---------- DATASET EXCERPT ----------

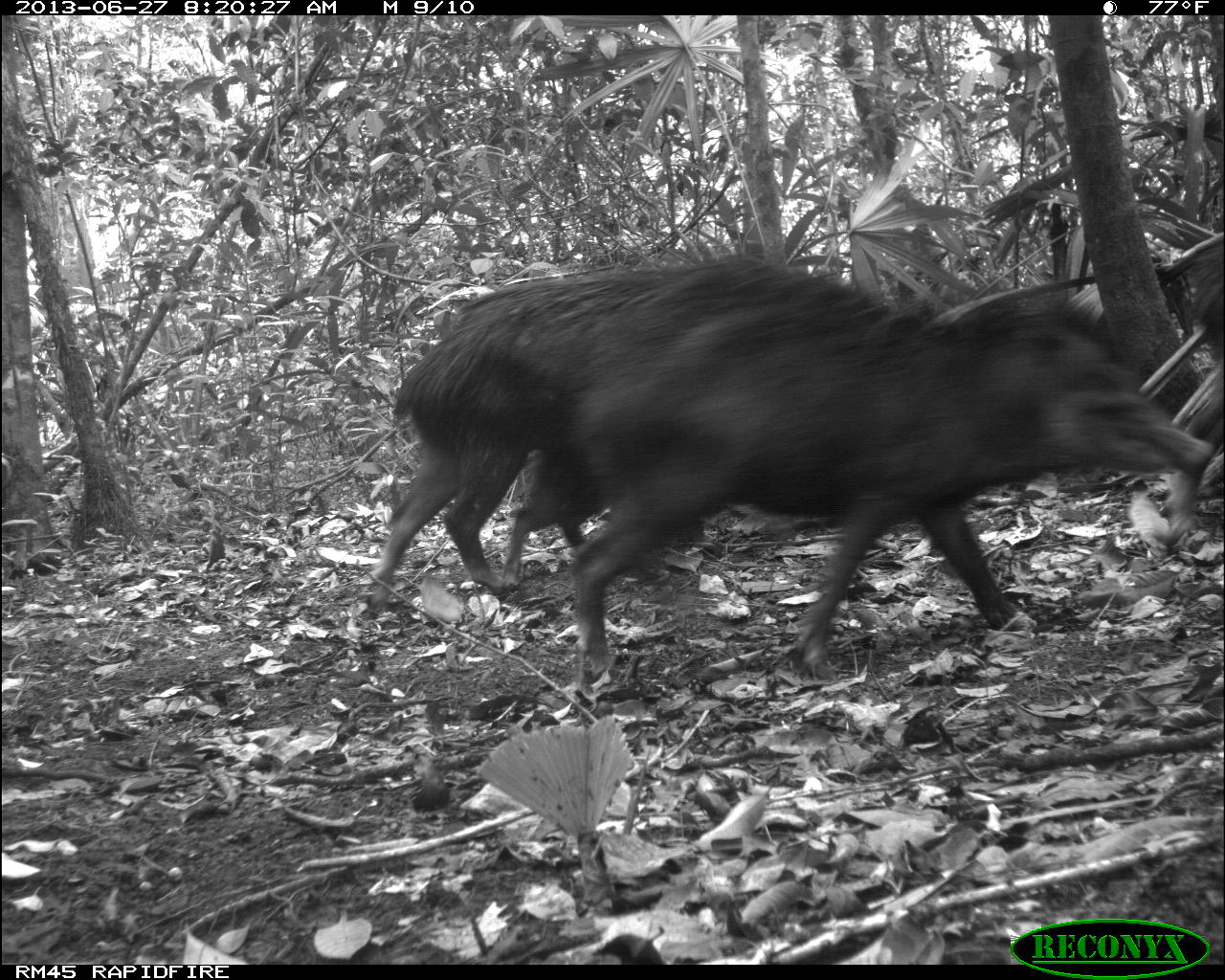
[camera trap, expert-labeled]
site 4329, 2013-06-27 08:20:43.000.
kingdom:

----------

All the material shown above is to be copied exactly, with no pictures carried over.

[camera trap, expert-labeled]
site 4329, 2013-06-27 08:20:43.000.
kingdom:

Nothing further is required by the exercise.